#### WHAT YOU ARE ASKED TO DO:
Output should begin at the line holding "1.8 $m^2$ = ＿＿＿＿ $cm^2$" and end at the last line of the entries; print those lines verbatim and no others.

[Source records]
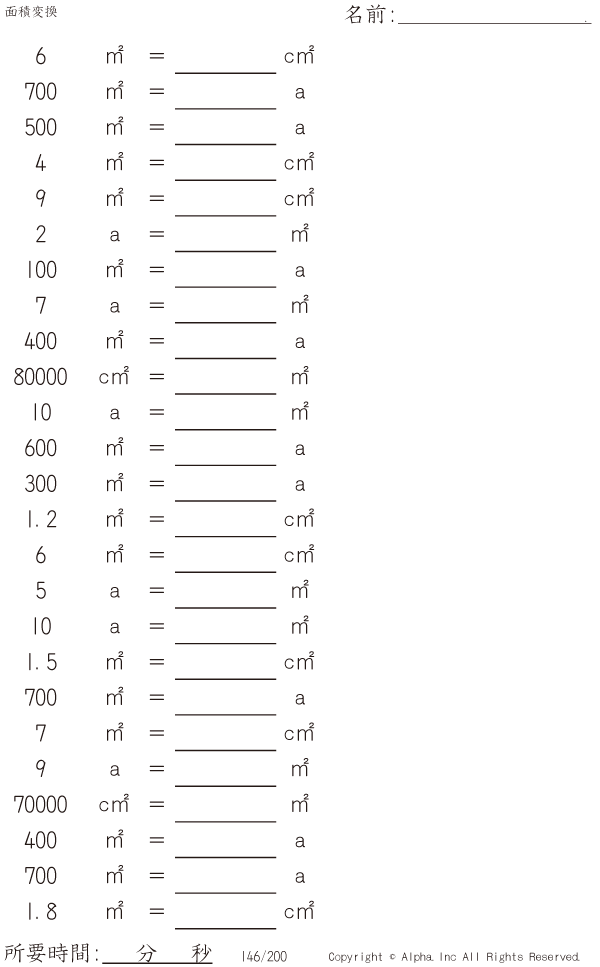 面積変換

名前:＿＿＿＿＿＿＿＿

6 $m^2$ = ＿＿＿＿ $cm^2$

700 $m^2$ = ＿＿＿＿ a

500 $m^2$ = ＿＿＿＿ a

4 $m^2$ = ＿＿＿＿ $cm^2$

9 $m^2$ = ＿＿＿＿ $cm^2$

2 a = ＿＿＿＿ $m^2$

100 $m^2$ = ＿＿＿＿ a

7 a = ＿＿＿＿ $m^2$

400 $m^2$ = ＿＿＿＿ a

80000 $cm^2$ = ＿＿＿＿ $m^2$

10 a = ＿＿＿＿ $m^2$

600 $m^2$ = ＿＿＿＿ a

300 $m^2$ = ＿＿＿＿ a

1.2 $m^2$ = ＿＿＿＿ $cm^2$

6 $m^2$ = ＿＿＿＿ $cm^2$

5 a = ＿＿＿＿ $m^2$

10 a = ＿＿＿＿ $m^2$

1.5 $m^2$ = ＿＿＿＿ $cm^2$

700 $m^2$ = ＿＿＿＿ a

7 $m^2$ = ＿＿＿＿ $cm^2$

9 a = ＿＿＿＿ $m^2$

70000 $cm^2$ = ＿＿＿＿ $m^2$

400 $m^2$ = ＿＿＿＿ a

700 $m^2$ = ＿＿＿＿ a

1.8 $m^2$ = ＿＿＿＿ $cm^2$

所要時間:＿＿分＿＿秒 146/200 Copyright © Alpha. Inc All Rights Reserved.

#### SOLUTION TO THIS EXERCISE:
1.8 $m^2$ = ＿＿＿＿ $cm^2$

所要時間:＿＿分＿＿秒 146/200 Copyright © Alpha. Inc All Rights Reserved.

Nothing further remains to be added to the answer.